Edge Cases Checklist

Always test:

1. Empty array: []
2. Single element: [1]
   • Target found: target = 1
   • Target not found: target = 2
3. Two elements: [1, 2]
   • Target at start: target = 1
   • Target at end: target = 2
   • Target not found: target = 3
4. Target at boundaries:
   • First element
   • Last element
5. Target not in array:
   • Less than all elements
   • Greater than all elements
   • Between elements

Example tests:

# Empty
assert binary_search([], 1) == -1

# Single element
assert binary_search([1], 1) == 0
assert binary_search([1], 2) == -1

# Two elements
assert binary_search([1, 2], 1) == 0
assert binary_search([1, 2], 2) == 1
assert binary_search([1, 2], 3) == -1

# Boundaries
assert binary_search([1, 2, 3, 4, 5], 1) == 0
assert binary_search([1, 2, 3, 4, 5], 5) == 4

# Not found
assert binary_search([1, 2, 3, 4, 5], 0) == -1
assert binary_search([1, 2, 3, 4, 5], 6) == -1

Mistake 7: Using Binary Search on Unsorted Data

The Problem

❌ Wrong:

def two_sum(nums, target):
    # nums is UNSORTED!
    left, right = 0, len(nums) - 1
    
    while left < right:
        current_sum = nums[left] + nums[right]
        if current_sum == target:
            return [left, right]
        elif current_sum < target:
            left += 1  # WRONG: doesn't work on unsorted data
        else:
            right -= 1
    
    return []

Why it fails:

Array: [3, 2, 4], target = 6

left=0, right=2
  3 + 4 = 7 > 6 → right=1

left=0, right=1
  3 + 2 = 5 < 6 → left=1

left=1, right=1 → stop
Missed the answer [1, 2] (2 + 4 = 6)!

The Fix

Option 1: Sort first (if indices don't matter)

def three_sum(nums):
    nums.sort()  # Now binary search works
    # ... use two pointers

Option 2: Use hash map (if need original indices)

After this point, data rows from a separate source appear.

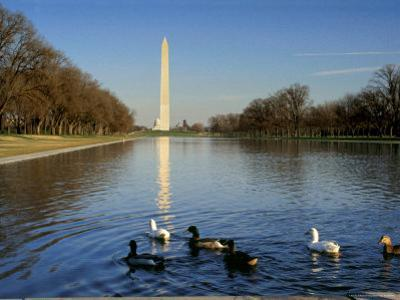 Ducks Swim in the Reflection of the Washington Monument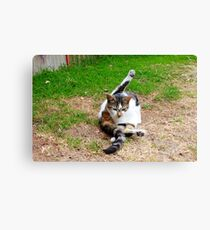 the yogic cat Canvas Print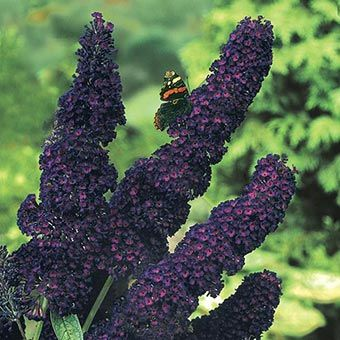 Black Knight Butterfly Bush from Spring Hill Nursery in Ohio.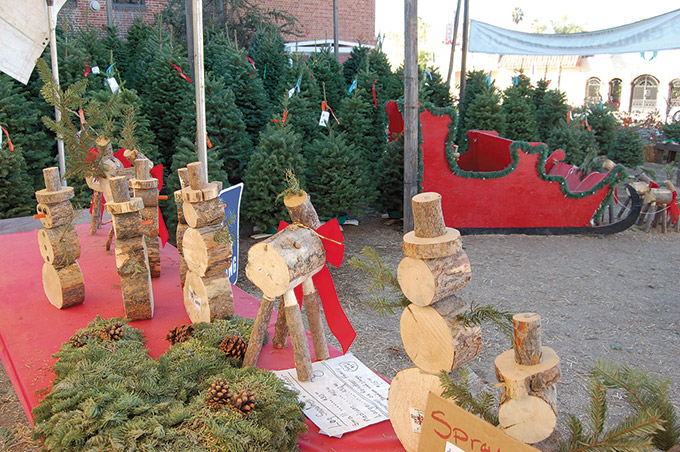 Wilshire Rotary Christmas tree lot supports local ...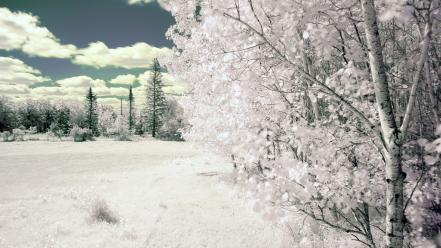 Landscapes nature trees snow wallpaper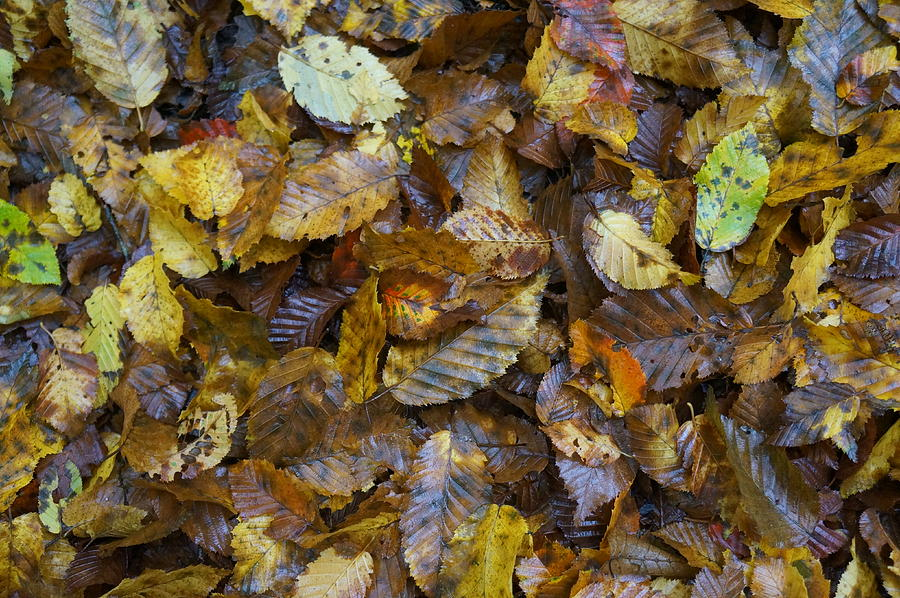 Autumn Leaves Photograph - Autumn Leaves by David  Hawkins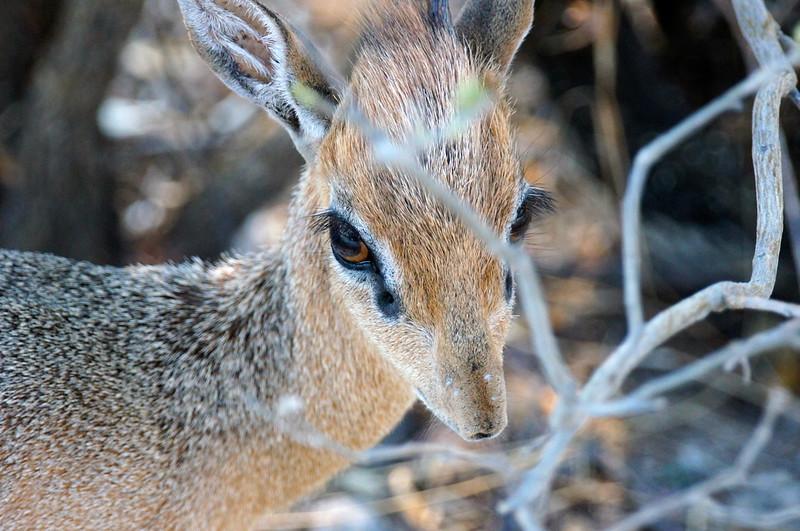 Dik Dik ( Madoqua kirki), the smallest antelope, about the size of a house cat.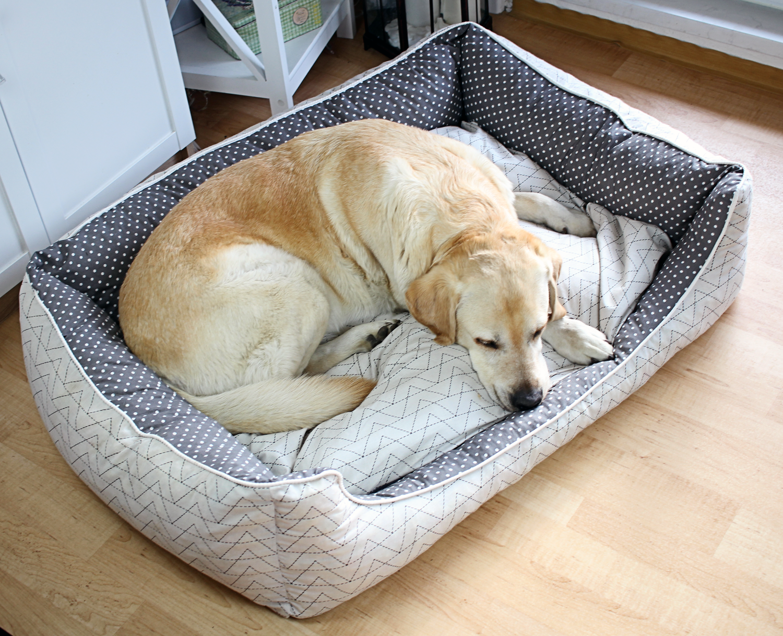 n hanleitung hundebett n hen ikarusdoodle hundeleinen. Black Bedroom Furniture Sets. Home Design Ideas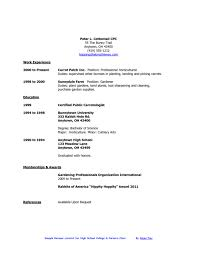 Quick And Easy Resumes Thevillasco Fast Easy Resume Templates 45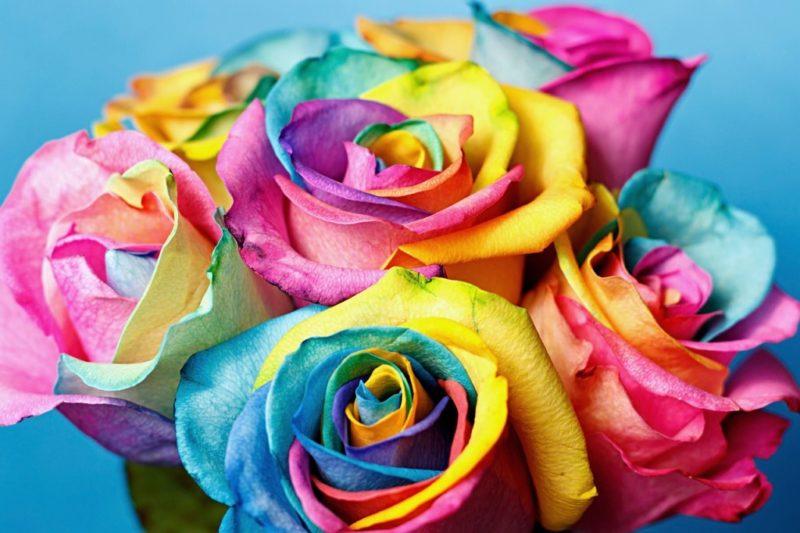 нестандартные радужные розы
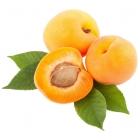 Flavourart Aroma Albicocca 10ml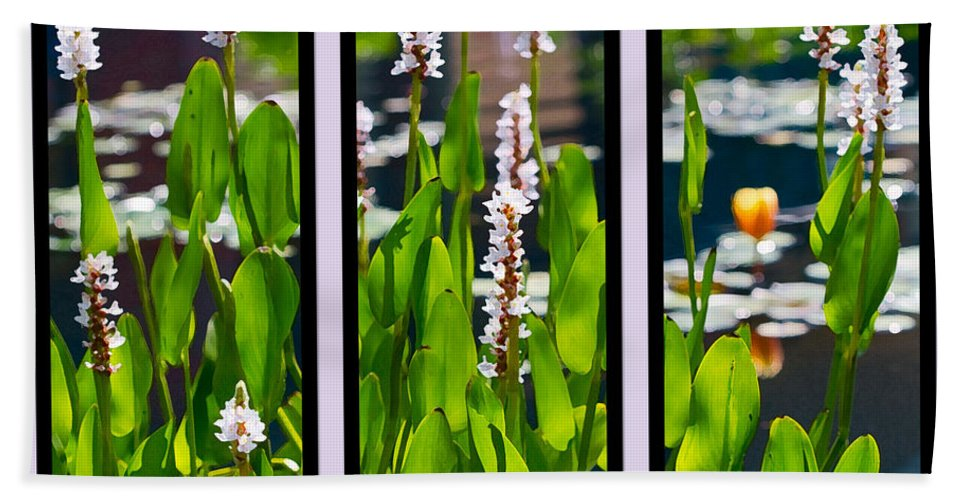Triptych Bath Sheet featuring the photograph Triptych Of Water Hyacinth by Kathy Clark
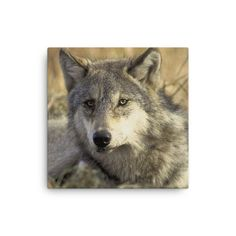WOLF HAND STRETCHED CANVAS PRINT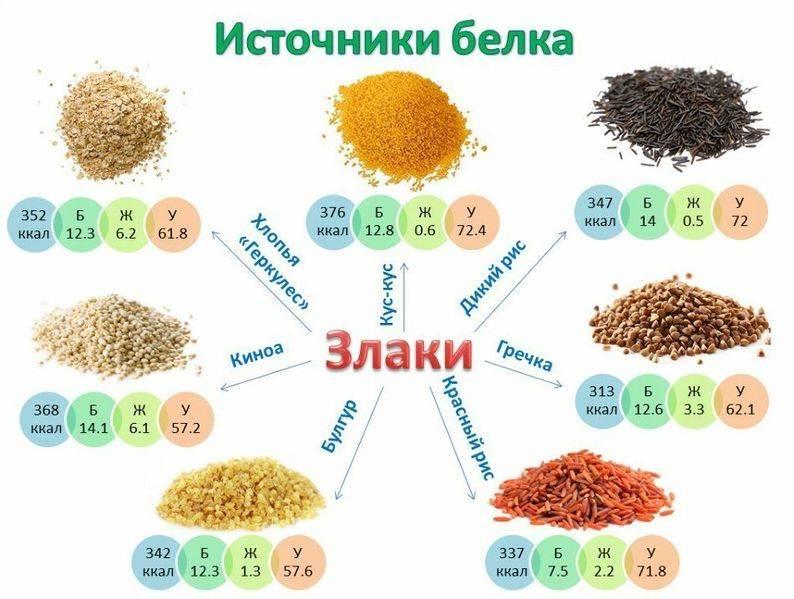 Источники белка при циррозе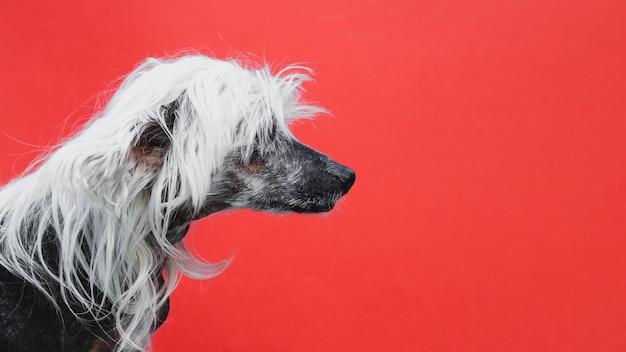Z ukosa portret chińskiego czubatego szczeniaka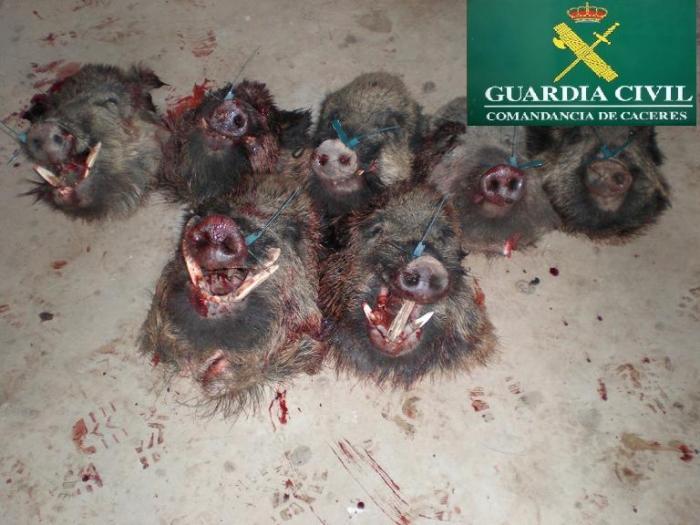 La Guardia Civil interviene siete cabezas de jabalíes en una batida ilegal en el Parque Natural del Tajo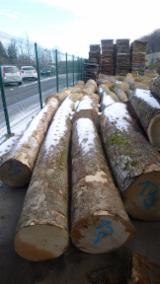 Finden Sie Holzlieferanten auf Fordaq - Montpreis d.o.o. - Schnittholzstämme, Bergahorn, FSC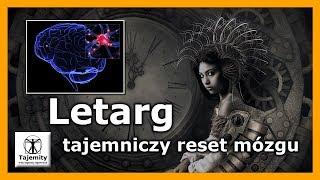 Letarg – tajemniczy reset mózgu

def two_sum(nums, target):
    seen = {}
    for i, num in enumerate(nums):
        complement = target - num
        if complement in seen:
            return [seen[complement], i]
        seen[num] = i
    return []

Rule: Binary search requires sorted data or monotonic property.

See guide: Why Binary Search Requires Sorted Data

Debugging Checklist

When your binary search fails, check these in order:

1. Mid Calculation

• Using mid = left + (right - left) // 2?
• Not using mid = (left + right) // 2?

2. Pointer Updates

• Do pointer updates always make progress?
• If left = mid, is right = mid - 1?
• If right = mid, is left = mid + 1?

3. Loop Condition

• Using left <= right with left = mid + 1, right = mid - 1?
• Using left < right with right = mid or left = mid?

4. Initialization

• left = 0?
• right = len(arr) - 1 (for left <= right)?
• right = len(arr) (for left < right)?

5. Return Value

• Returning correct value for problem type?
• Classic search: mid or -1
• Lower/upper bound: left

6. Edge Cases

• Handling empty array?
• Handling single element?
• Testing boundaries?

7. Data Assumption

• Is array actually sorted?
• Does monotonic property hold?

Quick Reference: The Three Templates

Template 1: Classic Binary Search

def binary_search(arr, target):
    if not arr:
        return -1
    
    left, right = 0, len(arr) - 1
    
    while left <= right:
        mid = left + (right - left) // 2
        
        if arr[mid] == target:
            return mid
        elif arr[mid] < target:
            left = mid + 1
        else:
            right = mid - 1
    
    return -1

Template 2: Lower Bound

def lower_bound(arr, target):
    left, right = 0, len(arr)
    
    while left < right:
        mid = left + (right - left) // 2
        
        if arr[mid] < target:
            left = mid + 1
        else:
            right = mid
    
    return left

Template 3: Upper Bound

def upper_bound(arr, target):
    left, right = 0, len(arr)
    
    while left < right:
        mid = left + (right - left) // 2
        
        if arr[mid] <= target:
            left = mid + 1
        else:
            right = mid
    
    return left

Practice Strategy

Step 1: Memorize the three templates above

Step 2: Solve these problems to internalize patterns

1. Binary Search (#704) — Classic
2. Search Insert Position (#35) — Lower bound
3. First Bad Version (#278) — Lower bound
4. Find First and Last Position (#34) — Both bounds

Step 3: Debug intentionally broken code

• Change < to <= and see what breaks
• Use left = mid instead of left = mid + 1
• Try right = len(arr) with left <= right

Step 4: Test all edge cases for every solution

FAQ

Q: How do I remember which loop condition to use?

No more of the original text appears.